August 21st, 2009
Just a little update on last night’s spider madness: it turned into a loooong, sleepless night of tarantula dreams, primarily focussed on the aforementioned rapid movements of the tarantula. Tarantulas running across the bed, tarantulas running across the floor, tarantulas running at me… harrowing! I am tired today.
So now I decide: do I never go to JBrydle’s house again because of its evil occupant, or do I return to the lair of the monster? Both choices have consequences for the development of the phobia.
I am largely persuaded by learning/operant conditioning models of phobias. This is based in notions of punishment and reward. When something scares you, your anxiety rises. Fleeing the scene of the frightening stimulus brings relief in the form of reduction of anxiety, and this is experienced as a reward. The reward feels great, and increases the likelihood that next time you will be even faster to flee, or might flee from a lesser but related stimulus. In this way the phobia becomes self reinforcing, and stronger over time.
The other option for phobia sufferers is to tolerate the anxiety and remain in the presence of the frightening stimulus until the anxiety extinguishes.
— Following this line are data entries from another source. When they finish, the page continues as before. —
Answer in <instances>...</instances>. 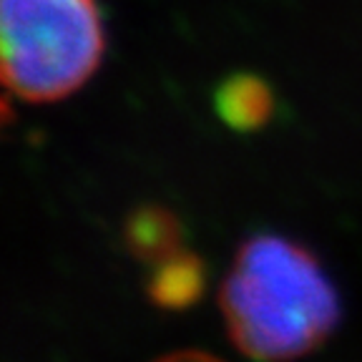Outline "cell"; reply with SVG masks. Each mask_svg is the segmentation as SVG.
I'll list each match as a JSON object with an SVG mask.
<instances>
[{
	"label": "cell",
	"instance_id": "1",
	"mask_svg": "<svg viewBox=\"0 0 362 362\" xmlns=\"http://www.w3.org/2000/svg\"><path fill=\"white\" fill-rule=\"evenodd\" d=\"M226 334L255 362L312 355L342 322V300L310 247L277 232L247 237L219 287Z\"/></svg>",
	"mask_w": 362,
	"mask_h": 362
},
{
	"label": "cell",
	"instance_id": "2",
	"mask_svg": "<svg viewBox=\"0 0 362 362\" xmlns=\"http://www.w3.org/2000/svg\"><path fill=\"white\" fill-rule=\"evenodd\" d=\"M3 86L30 106L74 96L106 56L98 0H0Z\"/></svg>",
	"mask_w": 362,
	"mask_h": 362
},
{
	"label": "cell",
	"instance_id": "3",
	"mask_svg": "<svg viewBox=\"0 0 362 362\" xmlns=\"http://www.w3.org/2000/svg\"><path fill=\"white\" fill-rule=\"evenodd\" d=\"M277 98L274 90L257 74L226 76L214 90V111L226 129L237 134L262 131L274 116Z\"/></svg>",
	"mask_w": 362,
	"mask_h": 362
},
{
	"label": "cell",
	"instance_id": "4",
	"mask_svg": "<svg viewBox=\"0 0 362 362\" xmlns=\"http://www.w3.org/2000/svg\"><path fill=\"white\" fill-rule=\"evenodd\" d=\"M206 289V264L189 249L151 264L146 279V297L153 307L164 312H184L204 297Z\"/></svg>",
	"mask_w": 362,
	"mask_h": 362
},
{
	"label": "cell",
	"instance_id": "5",
	"mask_svg": "<svg viewBox=\"0 0 362 362\" xmlns=\"http://www.w3.org/2000/svg\"><path fill=\"white\" fill-rule=\"evenodd\" d=\"M121 239L134 259L156 264L184 249V226L179 216L161 204H141L124 219Z\"/></svg>",
	"mask_w": 362,
	"mask_h": 362
},
{
	"label": "cell",
	"instance_id": "6",
	"mask_svg": "<svg viewBox=\"0 0 362 362\" xmlns=\"http://www.w3.org/2000/svg\"><path fill=\"white\" fill-rule=\"evenodd\" d=\"M153 362H224V360H219V357L211 355V352H202V350H176V352H169V355L156 357Z\"/></svg>",
	"mask_w": 362,
	"mask_h": 362
}]
</instances>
In this way, the reward from fleeing is absent. Part of the definition of a phobia is that it is an irrational fear – truly, I have nothing to fear from a caged (or even loose!) tarantula. Sticking out the anxiety can provide a new learning experience wherein my fear is demonstrated to be patently irrational, and I will experience the rewards of self efficacy and pride in ovecoming my hindbrain’s urging to flee. In this way the phobia can be lessened over time. But the key is tolerating the anxiety until full extinguishing, otherwise you are still rewarding fleeing from fear.
So last night I stuck it out, sitting on the couch in front of the spider’s glass tank and keeping a running monitor on my anxiety. It lessened significantly as the evening wore on, but obviously there was lingering fear as demonstrated by a night of bad dreams. If I want to keep making progress on this fear, I should keep hanging out with Mr Spider – not my idea of fun but unavoidable if I want to stop being afraid. And if I want to be free to visit my friend. And this is the real crux – I don’t want to be prevented from living my life the way I like because of a stupid phobia.
As a side note, I don’t think learning models are the whole story for phobias. They are tenacious buggers and tend to creep back over time – why should that be if there are no new frightening learning experiences? In fact there cannot be new frightening learning experiences, because as I stated above, all phobias are irrational. We use the word “irrational” because there is nothing objectively frightening about the feared object or situation – once the phobia is treated once, it should not be possible for the phobia to come back because the object/situation is not frightening and therefore cannot provide frightening new learning experiences!
But phobias do come back. And learning models are pretty bad at explaining the genesis of the phobia, for the reasons in the previous paragraph among others. I think it is much more likely that there is a psychodynamic component to the origin of the problem. Analytical writers propose that phobias function as a sort of specialized displacement for certain types of unnamed or unacknowledged fears, and this strikes me as probable. Learning models work if you commit to repeated, ongoing iterations of the treatment, but there is clearly more going on. Another piece is the evolutionary element – only certain things can become phobias, and these are largely things that would have been dangerous in the early evolutionary environment. Phobias probably represent an overactive state of something that was useful for our ancestors. But we are still left to figure out why this person and not that, why this phobia and not that.

I’m sorry you had trouble sleeping. The rapid movements were entirely my fault, I should have been more careful. There’s a third solution to your dilemma, which is that I can move or cover the cage when you come over. Perhaps we can start with the cage far away, and gradually bring it closer as your comfort level rises. It took me a while to be able to sit right in front of the cage without a bit of anxiety, but I’ve accomplished that now, and I’m sure you can too.
Don’t apologize! If you had leapt out from behind the couch and flung the spider into my lap shouting “HA!”, then you would owe me an apology. Jostling the tank so the little bugger skittered around is a pretty minor offense.
I would prefer to just leave him where he is, actually. It’s the fastest way to get over being afraid, and most convenient for you. Also most convenient for the spider, which is in his own house (so to speak) and shouldn’t be irritated with a lot of moving and covering just because of me. But thanks for the offer, you are very considerate.
With your roommate’s permission, I am thinking I might try to work up to touching and/or holding him. Now that would be an acid test for my phobia!